### How to complete this task:
Nothing should appear in the answer except the lines below from the line containing "this 1127×1064 image." through the line containing "this 664×354 image.", copied exactly, with pictures left out.

### Records supplied:

=====

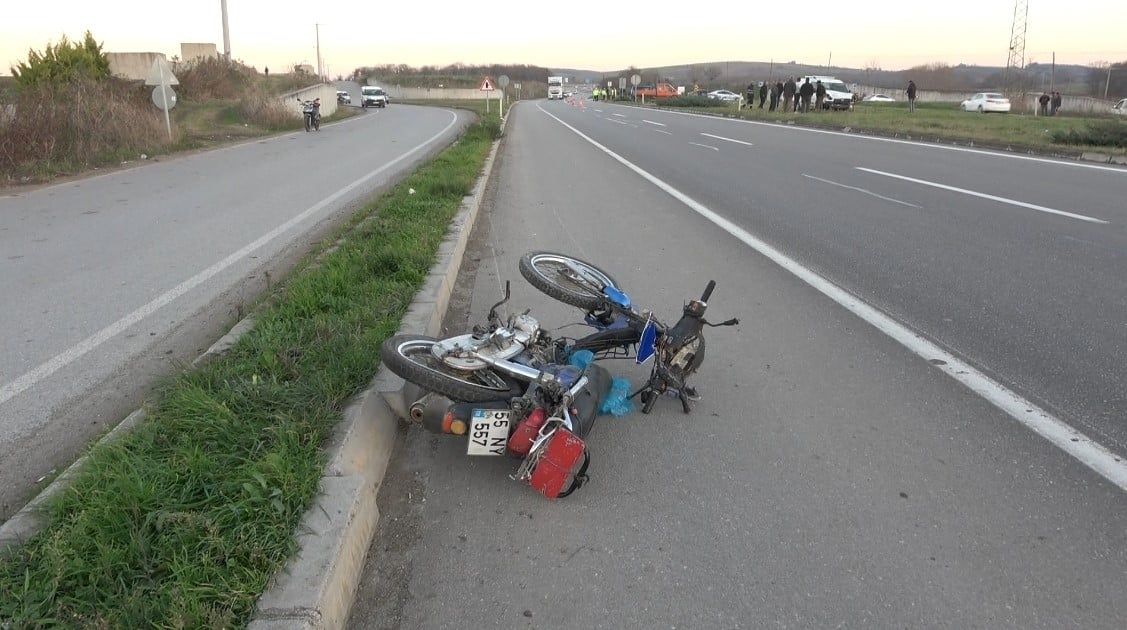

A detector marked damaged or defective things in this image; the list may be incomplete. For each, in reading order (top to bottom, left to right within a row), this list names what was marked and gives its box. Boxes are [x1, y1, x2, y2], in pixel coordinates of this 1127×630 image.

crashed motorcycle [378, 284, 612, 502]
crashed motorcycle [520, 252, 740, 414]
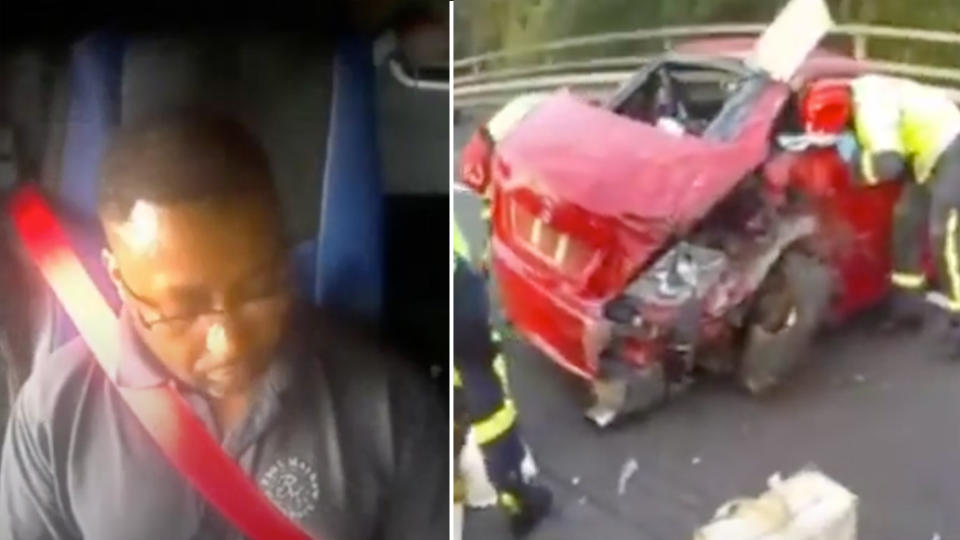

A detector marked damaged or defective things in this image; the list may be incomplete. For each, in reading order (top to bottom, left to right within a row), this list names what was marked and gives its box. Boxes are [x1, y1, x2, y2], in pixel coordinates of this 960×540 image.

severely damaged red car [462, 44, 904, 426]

=====

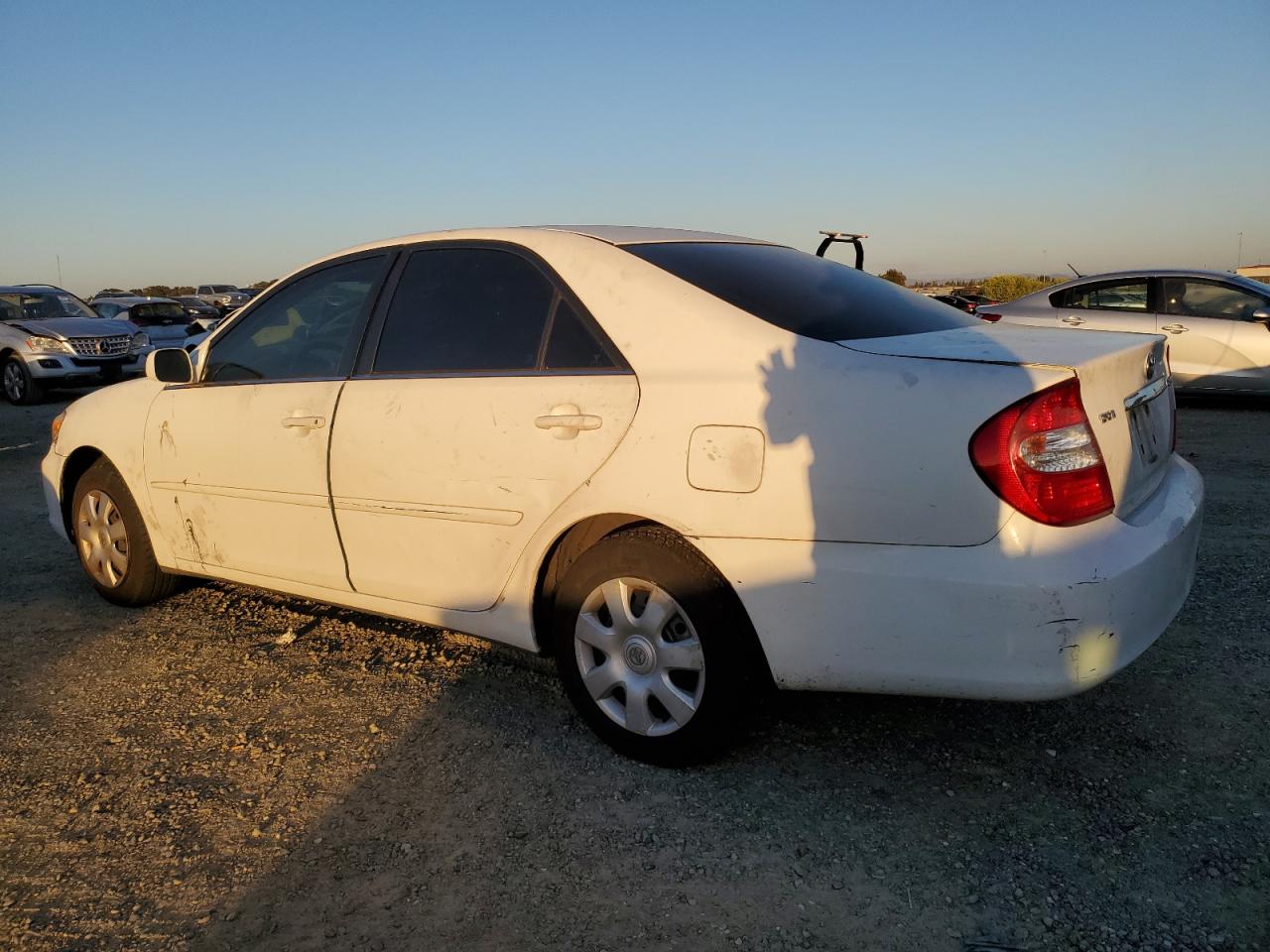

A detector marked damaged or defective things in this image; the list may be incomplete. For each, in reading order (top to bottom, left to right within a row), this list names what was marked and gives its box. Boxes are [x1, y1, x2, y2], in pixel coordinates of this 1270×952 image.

=====

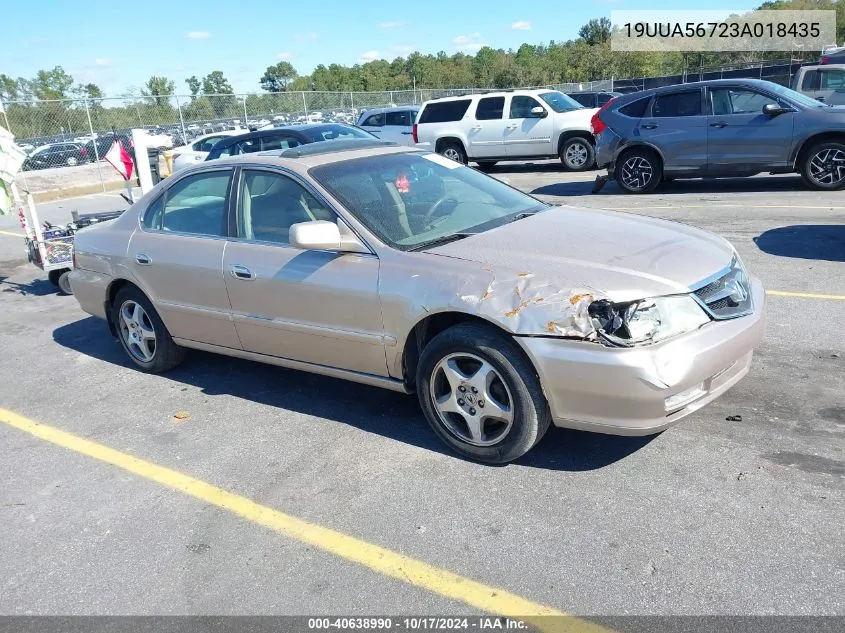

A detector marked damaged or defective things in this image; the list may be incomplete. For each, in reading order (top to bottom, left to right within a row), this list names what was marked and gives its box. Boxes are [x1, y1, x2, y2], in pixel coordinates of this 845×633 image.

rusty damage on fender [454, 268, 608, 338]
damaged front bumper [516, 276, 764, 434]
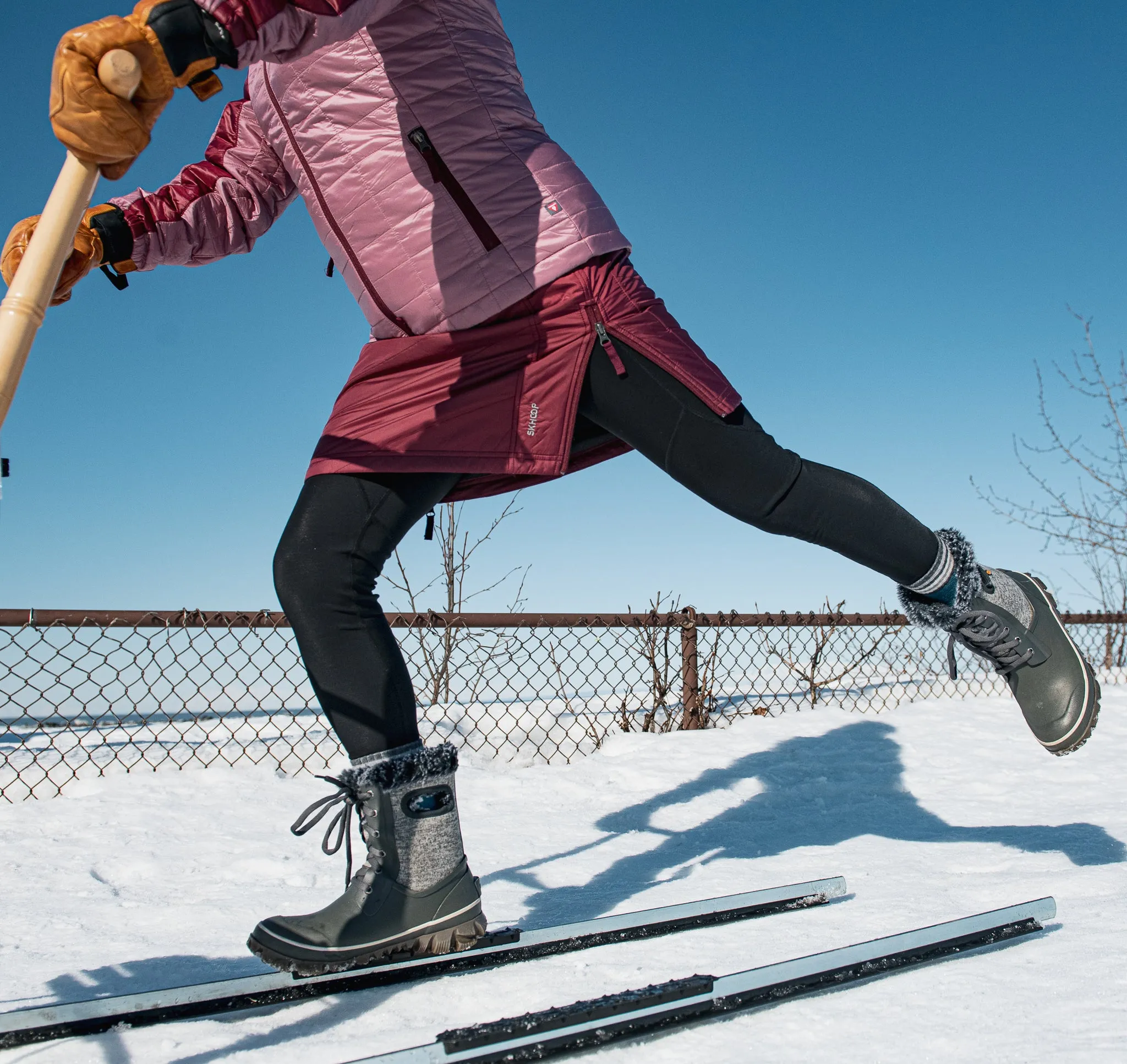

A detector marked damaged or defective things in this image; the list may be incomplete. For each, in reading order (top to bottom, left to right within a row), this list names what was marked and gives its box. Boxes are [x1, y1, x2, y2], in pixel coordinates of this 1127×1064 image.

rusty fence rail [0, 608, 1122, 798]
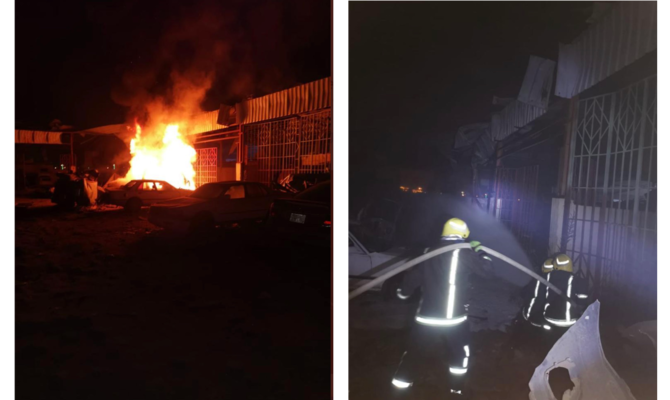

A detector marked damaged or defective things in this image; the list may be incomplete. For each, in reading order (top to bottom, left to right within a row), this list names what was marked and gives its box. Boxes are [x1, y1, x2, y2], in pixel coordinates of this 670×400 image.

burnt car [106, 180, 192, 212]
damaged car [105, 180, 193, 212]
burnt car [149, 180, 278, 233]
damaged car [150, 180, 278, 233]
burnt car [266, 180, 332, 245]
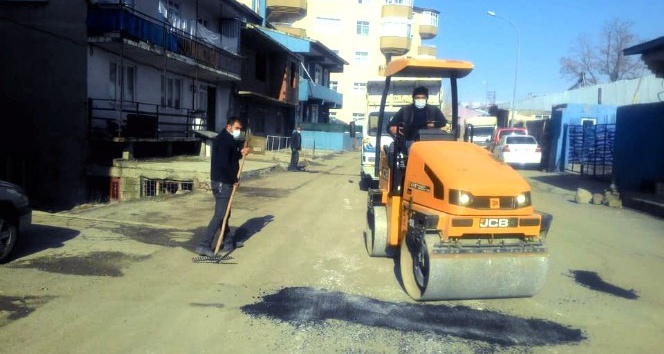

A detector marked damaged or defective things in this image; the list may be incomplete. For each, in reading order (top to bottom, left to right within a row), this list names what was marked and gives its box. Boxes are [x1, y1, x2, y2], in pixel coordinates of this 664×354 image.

=====

### Response:
A detector marked damaged or defective things in this image; the list may be incomplete. For each, in reading order (top to bottom, left to right within a row), this list names what was marked and gives its box. Boxes are [x1, y1, x2, y2], in pixel coordinates of this 1127×1064 image.

rusty fence rail [0, 608, 1122, 798]

A detector marked damaged or defective things in this image; the list may be incomplete. For each, in reading order (top to bottom, left to right within a row), this list names what was marked and gives its box. Boxes are [x1, y1, x2, y2], in pixel coordinates of this 670×400 image.

burnt car [106, 180, 192, 212]
damaged car [105, 180, 193, 212]
burnt car [149, 180, 278, 233]
damaged car [150, 180, 278, 233]
burnt car [266, 180, 332, 245]

A detector marked damaged or defective things in this image; the list may be incomplete. For each, in reading order (top to bottom, left to right within a row), this list names what was marked and gives its box. Boxes are [x1, y1, x2, y2], in pixel coordinates of this 664×354 image.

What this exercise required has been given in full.